The NSLDS allows a student to view all outstanding Federal student loans. The student will be able to access servicer and guarantor information for these loans as well. A FSA ID is required for access.
Federal Direct Loan Repayment Plans
The Direct Loan Program offers loan repayment plans designed to meet the needs of almost every borrower. Direct Loans are funded by the U.S. Department of Education through your school and are managed by the Direct Loan Servicing Center, under the supervision of the Department. The Direct Loan Program allows you to choose your repayment plan and to switch your plan if your needs change. Use the Repayment Estimator to estimate federal student loan payments under each repayment plan.
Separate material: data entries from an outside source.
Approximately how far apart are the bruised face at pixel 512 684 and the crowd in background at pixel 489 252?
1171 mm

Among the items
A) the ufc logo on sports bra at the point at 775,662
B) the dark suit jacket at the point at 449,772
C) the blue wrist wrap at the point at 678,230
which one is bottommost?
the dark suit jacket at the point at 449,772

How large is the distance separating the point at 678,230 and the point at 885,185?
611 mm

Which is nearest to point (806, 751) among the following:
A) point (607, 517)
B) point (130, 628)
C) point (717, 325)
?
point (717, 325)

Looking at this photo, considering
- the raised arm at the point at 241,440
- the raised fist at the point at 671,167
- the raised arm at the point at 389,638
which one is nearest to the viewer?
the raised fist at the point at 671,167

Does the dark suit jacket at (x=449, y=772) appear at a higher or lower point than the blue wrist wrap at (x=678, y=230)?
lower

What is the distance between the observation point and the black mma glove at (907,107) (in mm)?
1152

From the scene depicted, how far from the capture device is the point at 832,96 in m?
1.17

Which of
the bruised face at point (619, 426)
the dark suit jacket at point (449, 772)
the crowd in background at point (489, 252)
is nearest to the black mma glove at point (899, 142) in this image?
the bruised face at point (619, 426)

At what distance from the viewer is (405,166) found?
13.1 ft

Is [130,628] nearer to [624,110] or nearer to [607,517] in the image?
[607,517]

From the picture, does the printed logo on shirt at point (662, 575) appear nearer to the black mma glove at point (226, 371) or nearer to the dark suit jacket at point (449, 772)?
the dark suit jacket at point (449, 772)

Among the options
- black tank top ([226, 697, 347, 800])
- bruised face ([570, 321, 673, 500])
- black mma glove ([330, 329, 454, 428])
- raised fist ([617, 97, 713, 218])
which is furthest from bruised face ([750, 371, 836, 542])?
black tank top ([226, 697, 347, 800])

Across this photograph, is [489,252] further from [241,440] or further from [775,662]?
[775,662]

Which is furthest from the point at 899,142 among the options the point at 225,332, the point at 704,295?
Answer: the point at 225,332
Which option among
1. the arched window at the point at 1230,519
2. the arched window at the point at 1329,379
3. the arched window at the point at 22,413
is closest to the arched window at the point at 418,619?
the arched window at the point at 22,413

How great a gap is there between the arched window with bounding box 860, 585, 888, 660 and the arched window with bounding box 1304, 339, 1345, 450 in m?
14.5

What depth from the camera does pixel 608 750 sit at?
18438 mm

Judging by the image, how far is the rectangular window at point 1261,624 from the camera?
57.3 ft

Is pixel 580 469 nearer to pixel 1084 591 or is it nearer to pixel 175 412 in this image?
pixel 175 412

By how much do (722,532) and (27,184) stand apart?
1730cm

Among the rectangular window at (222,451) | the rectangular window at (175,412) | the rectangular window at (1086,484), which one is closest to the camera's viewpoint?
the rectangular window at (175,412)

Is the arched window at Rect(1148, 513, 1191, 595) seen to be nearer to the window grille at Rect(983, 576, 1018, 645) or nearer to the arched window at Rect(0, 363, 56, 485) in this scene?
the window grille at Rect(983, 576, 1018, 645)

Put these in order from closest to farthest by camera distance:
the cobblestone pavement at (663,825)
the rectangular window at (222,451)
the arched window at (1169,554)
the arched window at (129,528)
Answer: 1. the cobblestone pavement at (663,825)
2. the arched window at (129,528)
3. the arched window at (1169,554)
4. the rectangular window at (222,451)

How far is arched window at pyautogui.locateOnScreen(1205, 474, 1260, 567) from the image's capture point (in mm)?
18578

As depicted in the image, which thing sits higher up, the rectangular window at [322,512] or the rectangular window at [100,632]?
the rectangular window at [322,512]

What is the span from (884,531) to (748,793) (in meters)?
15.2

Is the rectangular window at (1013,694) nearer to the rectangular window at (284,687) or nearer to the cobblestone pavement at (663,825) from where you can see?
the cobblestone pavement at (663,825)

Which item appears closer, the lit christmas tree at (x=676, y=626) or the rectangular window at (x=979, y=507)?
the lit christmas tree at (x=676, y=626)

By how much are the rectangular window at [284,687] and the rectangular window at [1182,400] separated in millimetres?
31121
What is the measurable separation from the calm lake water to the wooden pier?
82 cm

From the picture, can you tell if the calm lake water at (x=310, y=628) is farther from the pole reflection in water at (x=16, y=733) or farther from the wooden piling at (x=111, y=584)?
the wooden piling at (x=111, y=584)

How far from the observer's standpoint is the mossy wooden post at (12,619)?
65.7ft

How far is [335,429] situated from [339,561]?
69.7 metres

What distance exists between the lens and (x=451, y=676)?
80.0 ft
To find out more about repayment options before receiving a Direct Loan, borrowers may contact the financial aid office or the Federal Student Aid Information Center at 1-800-4-FED-AID (1-800-433-3243). Repayment information is also found online.
Important Note: Parent Direct PLUS Loan borrowers may only choose from the standard, extended, or graduated options, but Graduate Direct PLUS Loan borrowers may also choose the income contingent repayment plan, income-based repayment plan, or the pay as you earn repayment plan.
Federal Direct Consolidation Loans
Direct Consolidation Loans allow borrowers to combine one or more of their existing Federal education loans into a new loan that offers several advantages. These advantages may include one monthly payment, flexible repayment options, varied deferment options and reduced monthly payments. To apply, please visit Studentloans.gov.
Additional Repayment Information
Under certain circumstances, you can receive a deferment or forbearance that allows you to temporarily stop making your federal student loan payments or to temporarily reduce the amount of your federal student loan payments. Stopping or reducing your payments may help you avoid default.